Brief:
No pictures belong in the copy. Restate the rest of the data exactly.

Provided records:
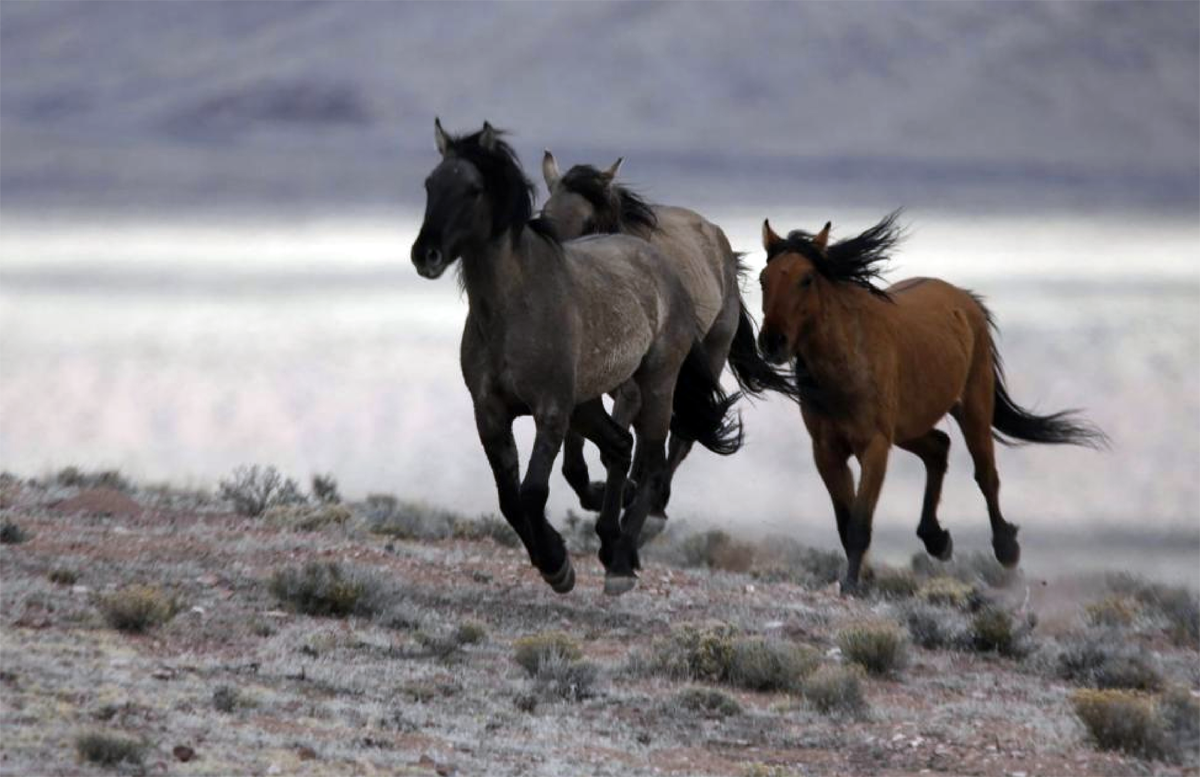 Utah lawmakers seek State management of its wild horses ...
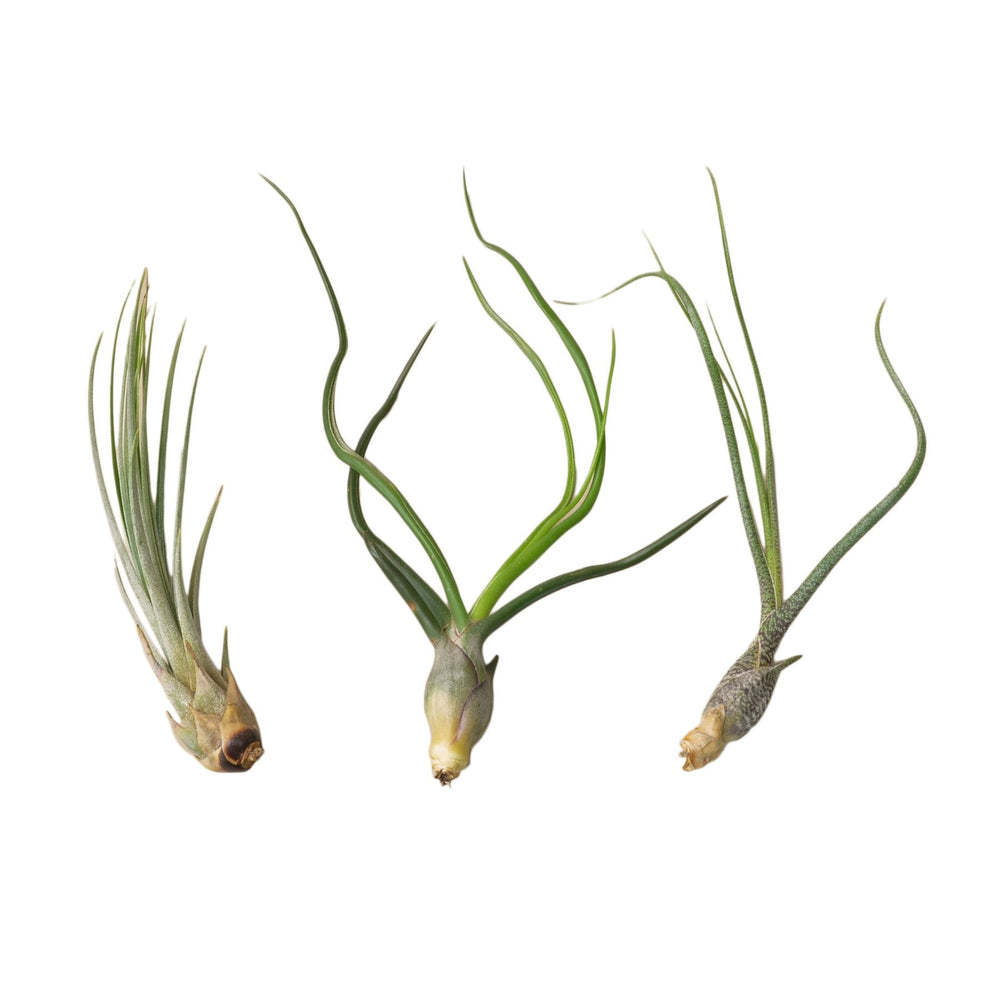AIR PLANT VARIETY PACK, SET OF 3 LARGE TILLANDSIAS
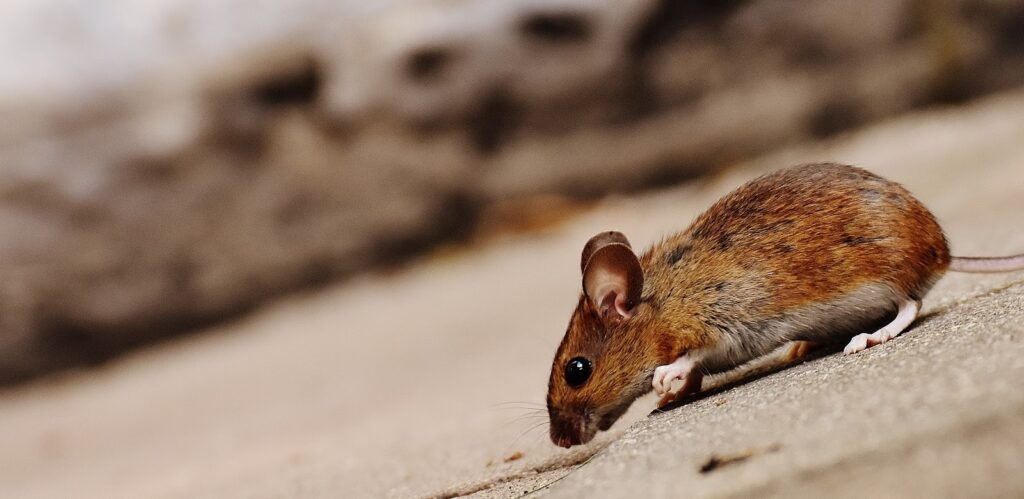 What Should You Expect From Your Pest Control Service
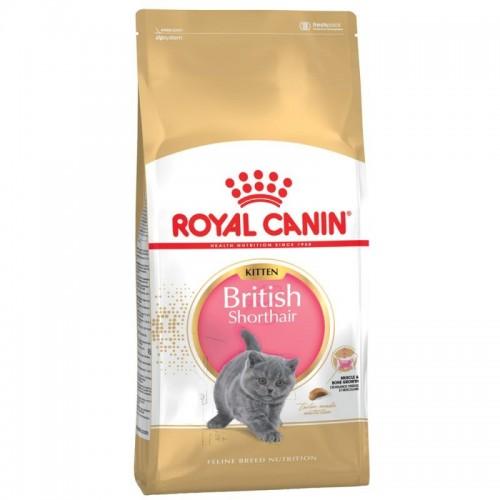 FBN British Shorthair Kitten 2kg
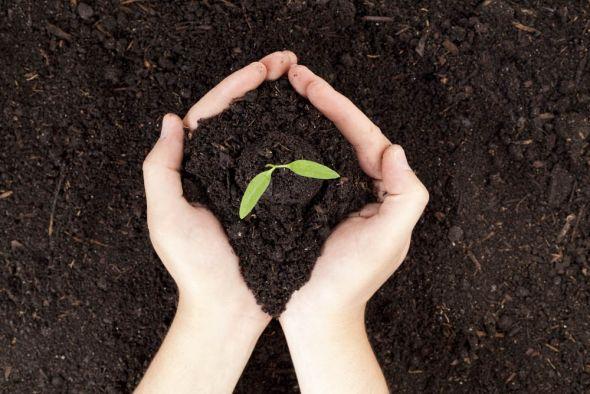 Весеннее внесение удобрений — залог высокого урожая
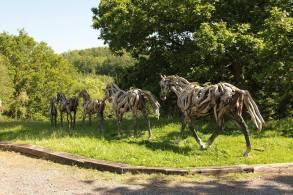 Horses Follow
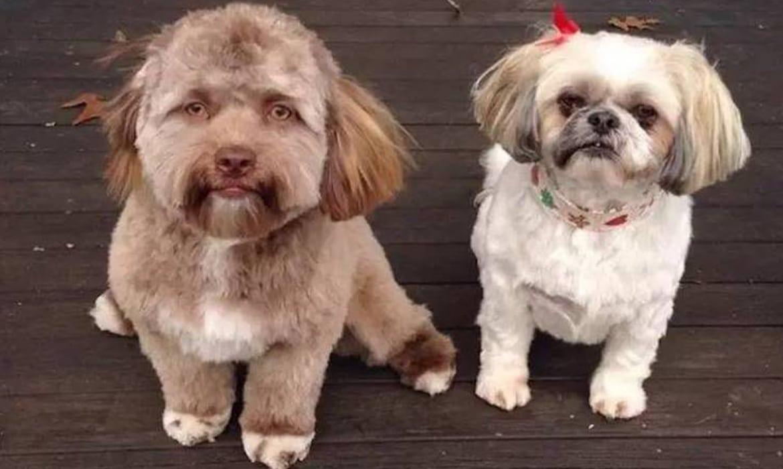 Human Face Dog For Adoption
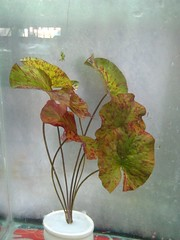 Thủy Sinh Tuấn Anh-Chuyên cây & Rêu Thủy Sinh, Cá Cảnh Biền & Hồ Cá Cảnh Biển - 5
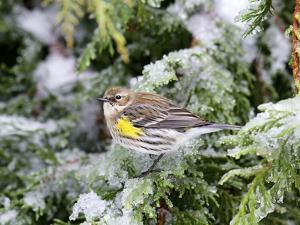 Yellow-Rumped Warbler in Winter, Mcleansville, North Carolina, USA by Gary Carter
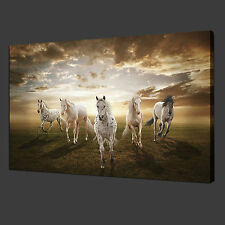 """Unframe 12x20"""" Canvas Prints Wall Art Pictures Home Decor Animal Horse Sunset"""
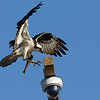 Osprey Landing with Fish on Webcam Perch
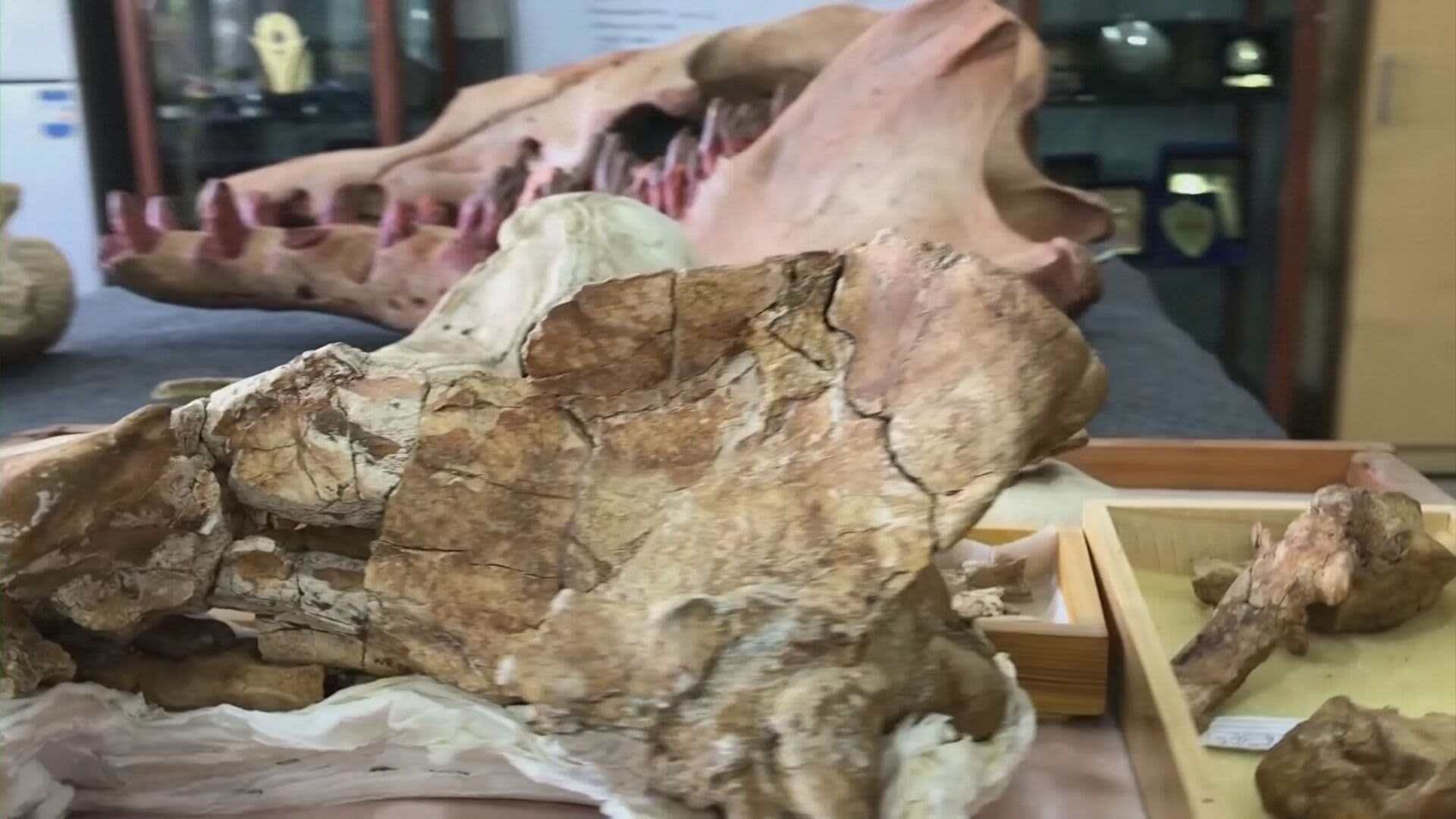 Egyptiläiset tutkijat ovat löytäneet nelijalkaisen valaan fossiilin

Solution:
 Utah lawmakers seek State management of its wild horses ...
AIR PLANT VARIETY PACK, SET OF 3 LARGE TILLANDSIAS
 What Should You Expect From Your Pest Control Service
 FBN British Shorthair Kitten 2kg
 Весеннее внесение удобрений — залог высокого урожая
 Horses Follow
 Human Face Dog For Adoption
 Thủy Sinh Tuấn Anh-Chuyên cây & Rêu Thủy Sinh, Cá Cảnh Biền & Hồ Cá Cảnh Biển - 5
 Yellow-Rumped Warbler in Winter, Mcleansville, North Carolina, USA by Gary Carter
 """Unframe 12x20"""" Canvas Prints Wall Art Pictures Home Decor Animal Horse Sunset"""
 Osprey Landing with Fish on Webcam Perch
 Egyptiläiset tutkijat ovat löytäneet nelijalkaisen valaan fossiilin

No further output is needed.